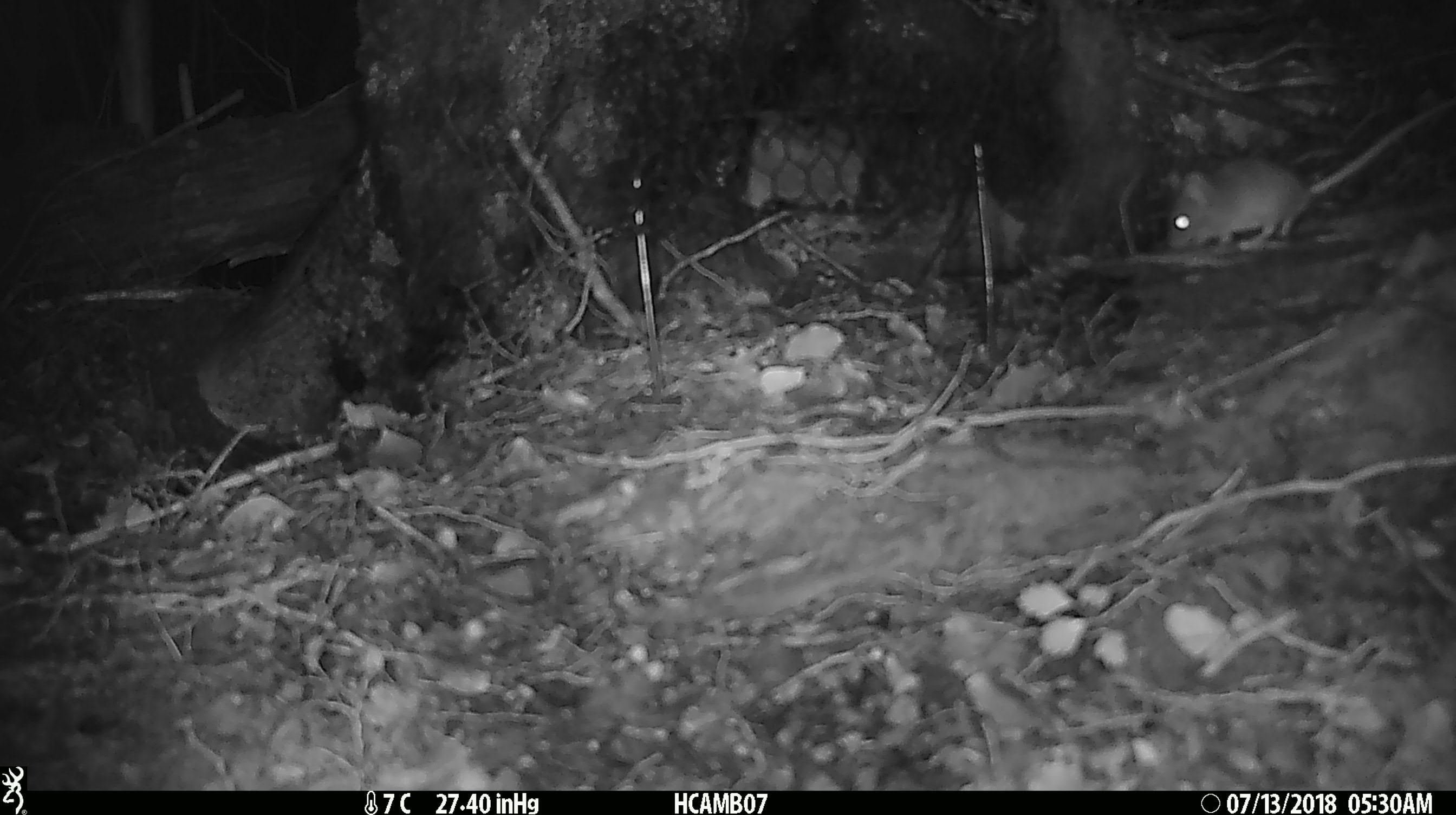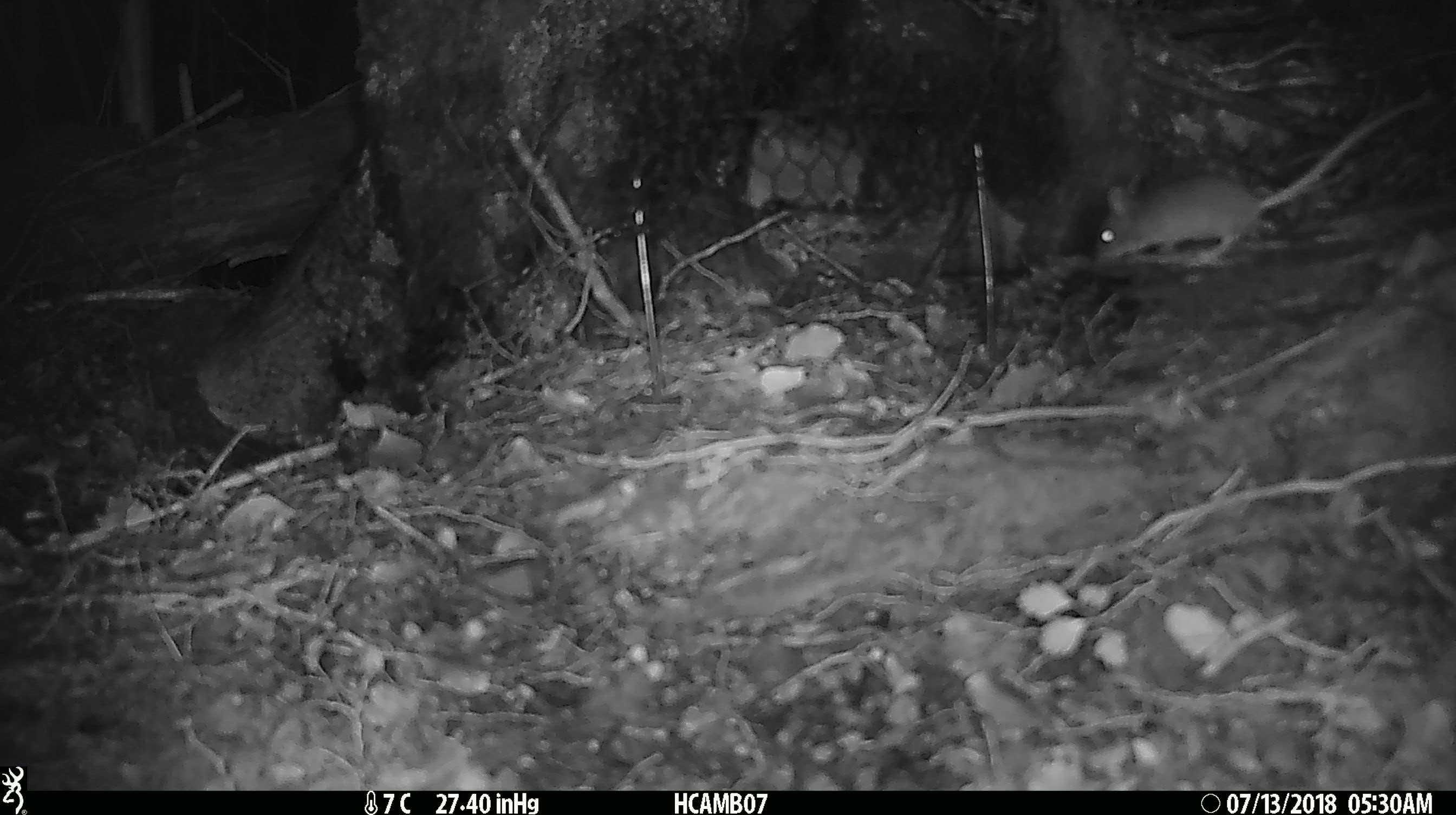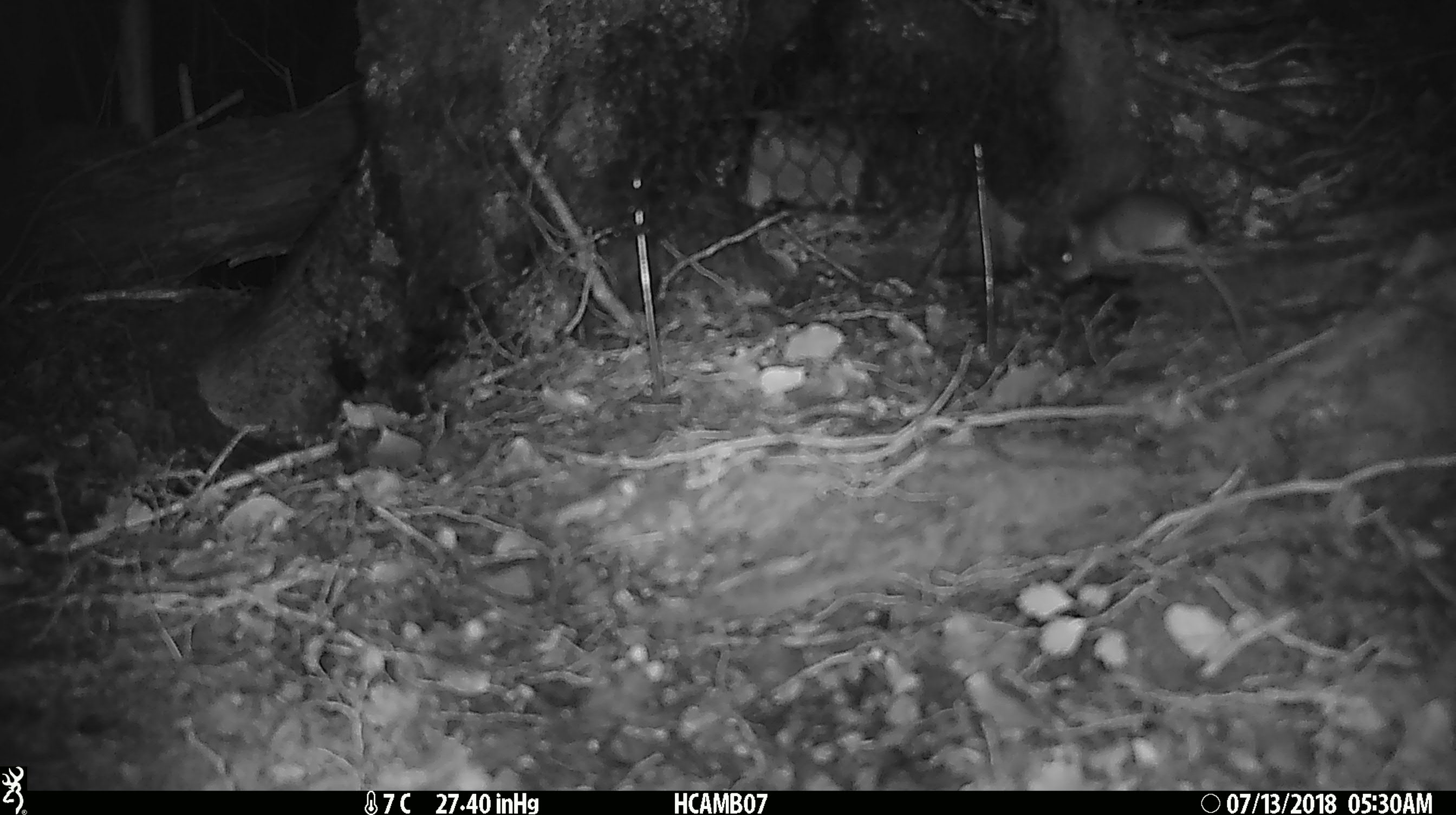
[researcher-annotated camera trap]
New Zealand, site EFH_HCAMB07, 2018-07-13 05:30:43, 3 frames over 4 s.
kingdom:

...

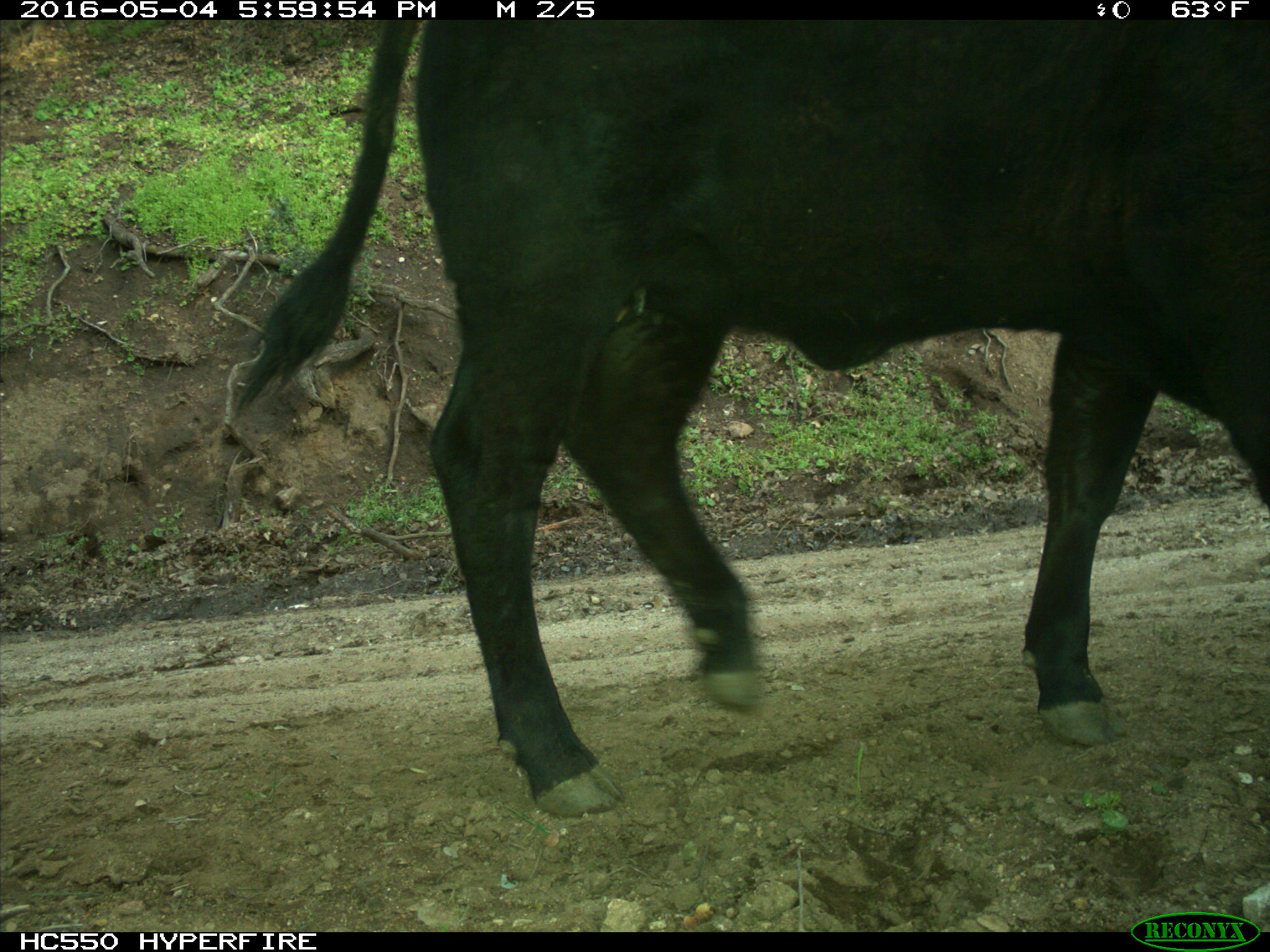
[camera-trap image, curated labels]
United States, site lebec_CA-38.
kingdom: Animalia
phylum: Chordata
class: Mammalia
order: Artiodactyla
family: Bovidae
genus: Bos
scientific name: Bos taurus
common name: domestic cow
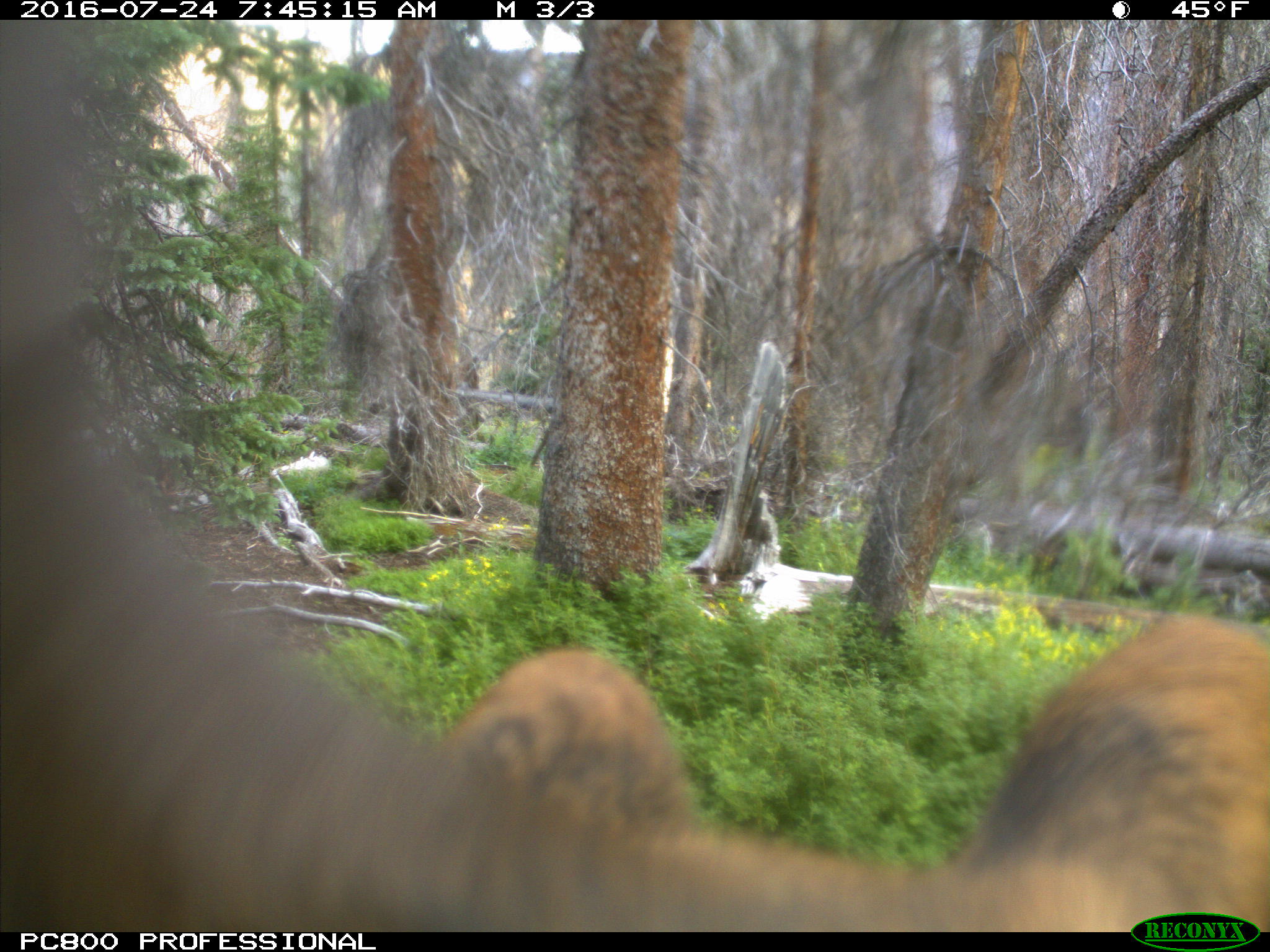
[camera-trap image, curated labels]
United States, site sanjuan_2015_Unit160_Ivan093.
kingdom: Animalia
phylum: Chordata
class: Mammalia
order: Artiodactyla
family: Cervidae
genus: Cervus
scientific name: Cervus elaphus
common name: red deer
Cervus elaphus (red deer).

### Work task
Each line between the one holding "family: Bovidae" and the one holding "scientific name: Cervus elaphus", inclusive, should be copied exactly as it appears above, and pictures should be omitted.

### Your solution
family: Bovidae
genus: Bos
scientific name: Bos taurus
common name: domestic cow
[camera-trap image, curated labels]
United States, site sanjuan_2015_Unit160_Ivan093.
kingdom: Animalia
phylum: Chordata
class: Mammalia
order: Artiodactyla
family: Cervidae
genus: Cervus
scientific name: Cervus elaphus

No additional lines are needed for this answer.